Targeting NLRP3 in pancreatic ductal adenocarcinoma
Carlo Marchetti, PhD, assistant professor in the Division of Infectious Diseases, is also looking for new treatments for pancreatic ductal adenocarcinoma.
“Pancreatic ductal adenocarcinoma (PDAC) is one of the most lethal cancers, with a five-year survival rate of only 10%,” Marchetti says. “Due to very limited and only modestly effective therapeutic options, PDAC is projected to become the second leading cause of cancer-related death in the U.S. by 2030.”
Marchetti is looking for ways to target the protein NLRP3, a key driver of PDAC-mediated inflammation that contributes to PDAC growth and inhibits response to therapy.

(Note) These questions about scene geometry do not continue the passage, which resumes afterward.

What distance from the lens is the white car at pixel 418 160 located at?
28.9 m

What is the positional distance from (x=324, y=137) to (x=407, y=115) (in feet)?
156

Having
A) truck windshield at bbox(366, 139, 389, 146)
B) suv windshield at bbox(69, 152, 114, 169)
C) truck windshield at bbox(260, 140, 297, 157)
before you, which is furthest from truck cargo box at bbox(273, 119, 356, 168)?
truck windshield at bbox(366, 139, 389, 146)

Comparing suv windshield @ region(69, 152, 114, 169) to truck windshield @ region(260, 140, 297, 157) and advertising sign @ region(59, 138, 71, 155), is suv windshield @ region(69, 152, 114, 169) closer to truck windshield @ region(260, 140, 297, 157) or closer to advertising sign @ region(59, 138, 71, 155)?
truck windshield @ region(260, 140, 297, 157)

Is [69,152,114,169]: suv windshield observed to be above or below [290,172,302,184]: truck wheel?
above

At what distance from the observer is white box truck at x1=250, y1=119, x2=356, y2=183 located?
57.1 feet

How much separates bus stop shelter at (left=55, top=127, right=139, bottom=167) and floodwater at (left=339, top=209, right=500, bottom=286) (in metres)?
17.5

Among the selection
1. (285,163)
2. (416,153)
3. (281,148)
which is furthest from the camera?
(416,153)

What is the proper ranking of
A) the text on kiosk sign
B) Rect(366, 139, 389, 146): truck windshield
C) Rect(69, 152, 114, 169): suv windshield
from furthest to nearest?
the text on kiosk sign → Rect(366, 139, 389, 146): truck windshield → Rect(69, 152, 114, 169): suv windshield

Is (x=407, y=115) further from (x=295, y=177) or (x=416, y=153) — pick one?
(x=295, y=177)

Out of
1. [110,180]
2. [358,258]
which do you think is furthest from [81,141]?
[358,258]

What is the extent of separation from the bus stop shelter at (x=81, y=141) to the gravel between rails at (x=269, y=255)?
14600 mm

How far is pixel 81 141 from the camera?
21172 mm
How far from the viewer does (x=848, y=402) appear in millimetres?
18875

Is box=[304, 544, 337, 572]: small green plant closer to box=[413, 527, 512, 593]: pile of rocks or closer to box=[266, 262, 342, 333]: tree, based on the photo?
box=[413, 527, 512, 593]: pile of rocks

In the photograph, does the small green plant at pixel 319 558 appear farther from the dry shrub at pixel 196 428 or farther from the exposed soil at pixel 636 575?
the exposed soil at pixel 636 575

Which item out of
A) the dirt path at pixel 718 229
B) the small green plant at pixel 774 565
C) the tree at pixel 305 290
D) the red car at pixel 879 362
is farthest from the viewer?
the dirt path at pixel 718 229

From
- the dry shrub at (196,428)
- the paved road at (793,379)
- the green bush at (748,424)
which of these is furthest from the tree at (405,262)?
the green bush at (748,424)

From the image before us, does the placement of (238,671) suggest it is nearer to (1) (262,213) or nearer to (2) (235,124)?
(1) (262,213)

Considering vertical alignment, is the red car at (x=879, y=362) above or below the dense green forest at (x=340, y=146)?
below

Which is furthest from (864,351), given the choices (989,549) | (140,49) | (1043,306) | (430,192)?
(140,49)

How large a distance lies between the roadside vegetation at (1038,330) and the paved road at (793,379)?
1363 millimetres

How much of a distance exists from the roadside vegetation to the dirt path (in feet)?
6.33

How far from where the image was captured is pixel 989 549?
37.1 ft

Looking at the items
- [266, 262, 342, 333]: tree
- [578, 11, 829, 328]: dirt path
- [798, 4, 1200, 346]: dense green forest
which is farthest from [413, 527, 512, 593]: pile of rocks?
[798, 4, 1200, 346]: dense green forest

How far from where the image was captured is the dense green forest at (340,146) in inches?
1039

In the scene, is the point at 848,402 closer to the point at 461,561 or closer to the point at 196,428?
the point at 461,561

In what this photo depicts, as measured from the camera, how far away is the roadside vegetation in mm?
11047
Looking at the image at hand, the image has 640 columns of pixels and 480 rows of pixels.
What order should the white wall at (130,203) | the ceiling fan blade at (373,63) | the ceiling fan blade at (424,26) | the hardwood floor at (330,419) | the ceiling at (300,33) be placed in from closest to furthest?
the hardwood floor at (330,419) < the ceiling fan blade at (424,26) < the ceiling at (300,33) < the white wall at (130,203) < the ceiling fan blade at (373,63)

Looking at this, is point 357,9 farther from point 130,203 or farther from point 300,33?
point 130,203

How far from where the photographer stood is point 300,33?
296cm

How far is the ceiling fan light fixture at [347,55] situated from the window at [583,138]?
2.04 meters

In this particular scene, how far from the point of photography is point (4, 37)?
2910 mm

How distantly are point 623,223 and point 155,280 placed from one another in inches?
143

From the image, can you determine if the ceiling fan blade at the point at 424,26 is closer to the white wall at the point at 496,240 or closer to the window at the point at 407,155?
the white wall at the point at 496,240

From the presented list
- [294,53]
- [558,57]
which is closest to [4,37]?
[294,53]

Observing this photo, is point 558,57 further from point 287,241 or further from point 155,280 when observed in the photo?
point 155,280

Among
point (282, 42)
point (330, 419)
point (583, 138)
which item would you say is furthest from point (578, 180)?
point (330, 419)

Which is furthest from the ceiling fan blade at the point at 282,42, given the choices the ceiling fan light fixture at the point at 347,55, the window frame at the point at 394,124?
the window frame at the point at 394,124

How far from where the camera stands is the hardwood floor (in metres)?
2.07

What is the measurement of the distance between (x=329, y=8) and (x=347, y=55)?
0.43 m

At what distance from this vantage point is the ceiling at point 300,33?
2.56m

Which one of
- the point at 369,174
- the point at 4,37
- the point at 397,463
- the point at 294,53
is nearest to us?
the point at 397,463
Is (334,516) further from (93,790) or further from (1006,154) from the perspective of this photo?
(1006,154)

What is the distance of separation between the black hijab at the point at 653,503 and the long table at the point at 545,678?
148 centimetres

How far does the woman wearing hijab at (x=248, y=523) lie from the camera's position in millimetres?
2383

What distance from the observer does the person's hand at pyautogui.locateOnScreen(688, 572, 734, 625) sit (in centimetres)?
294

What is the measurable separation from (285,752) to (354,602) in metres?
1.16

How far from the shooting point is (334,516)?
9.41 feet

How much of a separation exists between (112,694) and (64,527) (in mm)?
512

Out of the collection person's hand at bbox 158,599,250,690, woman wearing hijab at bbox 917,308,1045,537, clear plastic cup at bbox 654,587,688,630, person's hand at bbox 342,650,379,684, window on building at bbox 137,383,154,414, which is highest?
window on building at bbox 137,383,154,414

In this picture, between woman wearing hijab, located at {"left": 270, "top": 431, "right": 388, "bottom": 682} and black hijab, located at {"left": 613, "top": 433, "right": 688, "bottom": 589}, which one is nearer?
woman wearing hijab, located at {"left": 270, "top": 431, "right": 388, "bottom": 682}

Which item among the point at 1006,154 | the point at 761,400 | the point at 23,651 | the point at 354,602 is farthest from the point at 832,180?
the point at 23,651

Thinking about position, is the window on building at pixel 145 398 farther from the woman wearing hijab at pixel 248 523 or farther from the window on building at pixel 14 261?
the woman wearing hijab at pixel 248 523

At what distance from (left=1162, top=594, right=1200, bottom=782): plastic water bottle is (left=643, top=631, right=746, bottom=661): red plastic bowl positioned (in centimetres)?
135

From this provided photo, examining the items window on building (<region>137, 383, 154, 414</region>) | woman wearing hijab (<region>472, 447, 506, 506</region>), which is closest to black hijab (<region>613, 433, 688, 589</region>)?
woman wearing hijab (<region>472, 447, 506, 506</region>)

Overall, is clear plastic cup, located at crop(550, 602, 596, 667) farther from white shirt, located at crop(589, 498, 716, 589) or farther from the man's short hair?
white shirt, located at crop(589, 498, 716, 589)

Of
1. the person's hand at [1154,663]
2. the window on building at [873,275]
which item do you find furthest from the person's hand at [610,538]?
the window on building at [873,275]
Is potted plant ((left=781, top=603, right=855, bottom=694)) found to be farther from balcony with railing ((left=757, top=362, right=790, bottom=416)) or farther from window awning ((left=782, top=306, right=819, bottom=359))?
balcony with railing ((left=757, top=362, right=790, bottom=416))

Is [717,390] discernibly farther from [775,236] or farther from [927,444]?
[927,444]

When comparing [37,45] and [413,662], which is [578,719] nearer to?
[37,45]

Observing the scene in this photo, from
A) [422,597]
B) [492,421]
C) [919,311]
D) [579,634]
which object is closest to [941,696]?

Using animal models, he will investigate whether NLRP3 inhibition limits PDAC progression in vivo.
Examining myeloid-derived suppressor cells in ovarian cancer
Nicole Marjon, MD, PhD, assistant professor of gynecologic oncology, will use her IRG funds to investigate the role of myeloid-derived suppressor cells in ovarian cancer.
“High-grade serous ovarian cancer (HGSOC) is the deadliest gynecologic malignancy, with a five-year survival rate of less than 50%,” Marjon says. “The efficacy of T cell directed immunotherapy has been disappointing in HGSOC despite durable responses in other cancer types.”
Myeloid derived suppressor cells (MDSCs) — immature myeloid cells that are characterized by the ability to suppress immune responses and expand during cancer, infection, and inflammatory diseases — in the tumor microenvironment are immune-suppressive and are associated with poor prognosis. Marjon hypothesizes that inhibiting MDSC function will allow activation of cytotoxic T-cells and improved response to therapy.